Temple Football: A pretty good return on investment

Don’t bet much on sports except on something which I think is undervalued.

So it could be weeks before scratching that itch but I scratched it on Sunday night, when a juicy Temple football bet appeared on the Parx sports website.

First, though, a look at the last bet that paid off.

Plucked $2 on a horse named Golden Tempo because that sounded a lot like “Golden Temple” and, at 23-1, thought he was undervalued given his last three races. Al Golden turning around Temple football was a real thing that made me do a deep dive on that horse and found that he won three of his prior four races–all at good tracks–coming into the Kentucky Derby. Plus, he wore No. 19 and my birthday is Juneteenth.

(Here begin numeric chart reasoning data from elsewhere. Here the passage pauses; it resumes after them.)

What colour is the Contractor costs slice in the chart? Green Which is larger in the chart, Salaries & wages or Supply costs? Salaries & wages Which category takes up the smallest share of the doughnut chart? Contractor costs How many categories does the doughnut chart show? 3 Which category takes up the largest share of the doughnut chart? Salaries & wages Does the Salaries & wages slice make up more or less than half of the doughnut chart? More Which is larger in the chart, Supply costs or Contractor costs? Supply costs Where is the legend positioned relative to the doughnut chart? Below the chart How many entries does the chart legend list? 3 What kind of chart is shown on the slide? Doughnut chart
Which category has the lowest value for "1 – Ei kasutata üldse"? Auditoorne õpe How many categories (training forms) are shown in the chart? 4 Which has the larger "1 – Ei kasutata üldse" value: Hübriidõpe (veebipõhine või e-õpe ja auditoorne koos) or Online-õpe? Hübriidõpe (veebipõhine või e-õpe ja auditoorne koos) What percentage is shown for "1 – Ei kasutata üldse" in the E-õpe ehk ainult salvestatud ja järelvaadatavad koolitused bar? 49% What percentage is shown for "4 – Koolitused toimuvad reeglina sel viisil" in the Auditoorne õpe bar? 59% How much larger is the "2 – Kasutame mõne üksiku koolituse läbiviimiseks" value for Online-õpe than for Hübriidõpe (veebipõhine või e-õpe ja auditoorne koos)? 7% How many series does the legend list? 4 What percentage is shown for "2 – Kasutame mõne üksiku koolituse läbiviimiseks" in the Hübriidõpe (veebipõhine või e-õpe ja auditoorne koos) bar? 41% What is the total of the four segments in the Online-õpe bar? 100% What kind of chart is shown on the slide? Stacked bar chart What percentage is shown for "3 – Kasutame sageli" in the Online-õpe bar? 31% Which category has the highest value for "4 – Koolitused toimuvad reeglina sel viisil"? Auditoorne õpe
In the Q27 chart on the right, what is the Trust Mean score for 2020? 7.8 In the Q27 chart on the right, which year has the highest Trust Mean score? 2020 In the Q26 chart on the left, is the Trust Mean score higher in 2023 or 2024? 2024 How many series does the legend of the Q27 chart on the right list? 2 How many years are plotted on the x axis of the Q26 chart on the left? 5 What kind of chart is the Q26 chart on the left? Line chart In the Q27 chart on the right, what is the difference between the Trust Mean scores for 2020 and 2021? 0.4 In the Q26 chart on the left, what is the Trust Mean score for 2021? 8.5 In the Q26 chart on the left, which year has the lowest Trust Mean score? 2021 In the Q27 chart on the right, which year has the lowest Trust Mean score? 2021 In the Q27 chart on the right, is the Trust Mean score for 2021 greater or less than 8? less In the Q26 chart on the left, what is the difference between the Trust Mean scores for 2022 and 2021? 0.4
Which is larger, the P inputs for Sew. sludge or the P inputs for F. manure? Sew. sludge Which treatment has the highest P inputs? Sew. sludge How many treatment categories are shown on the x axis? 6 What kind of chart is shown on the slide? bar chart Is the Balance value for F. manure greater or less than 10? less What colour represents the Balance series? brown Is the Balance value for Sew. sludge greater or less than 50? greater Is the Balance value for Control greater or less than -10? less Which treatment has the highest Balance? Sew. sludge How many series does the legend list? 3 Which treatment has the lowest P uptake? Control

That hunch returned $48.30 when it won the race on the first Saturday in May.

Was I kicking myself for not betting more?

No, because the first rule about sports betting is not to bet more than you can afford to lose.

To me, that’s about $2 for a horse race and up to $10 for stronger hunches.

That’s where Temple football comes into play.

One thing about the Owls is that a championship game is never a moment too big for K.C. Keeler.

Even though our “official” prediction is 6-6 on the season (the schedule might be the toughest in the American Conference), I would not be surprised if Temple found itself in the championship game come December.

The reasoning is simple. Places like North Texas, Tulane, Memphis and USF have all new coaches. While there is significant talent remaining at those places, a lot of the “better” talent–including quarterbacks now at Auburn and Oklahoma State–left with their coaches for so-called greener pastures.

Those teams will undoubtedly come back to the American Conference pack.

(Really, if you look at it objectively, the road to the title runs through both academies but, for a place like Navy, there is no transformational quarterback like Blake Horvath.)

A team rising in that pack?

Temple.

The Owls not only kept their head coach–the winningest active one in Division I college football–but completed the trifecta by keeping their roster and adding to it.

As K.C. Keeler stated on Cherry and White Day, Temple was the only team in the G5 to keep every returning starter. It was also the only team with the No. 1 high school and No. 1 transfer portal class.

Jaxon Smolik might not have CFB experience but he has Elite 11 talent.

Stir all of those ingredients together and the stock to buy in the league is Temple. Whether it rises to contention is debatable, but, unlike last year, dreaming big is not all that unrealistic anymore.

Last year, Keeler told his first-year team he wanted them to be “unrealistic” and shoot for the title. He can’t use unrealistic this year given the turmoil throughout the rest of the league and the relative stability at Temple.

Plucking the price of a warm beer at LFF on the Owls for a $460 return doesn’t seem unreasonable now. If Golden Tempo can win the Derby, a Golden Temple $10 bet might come through, too.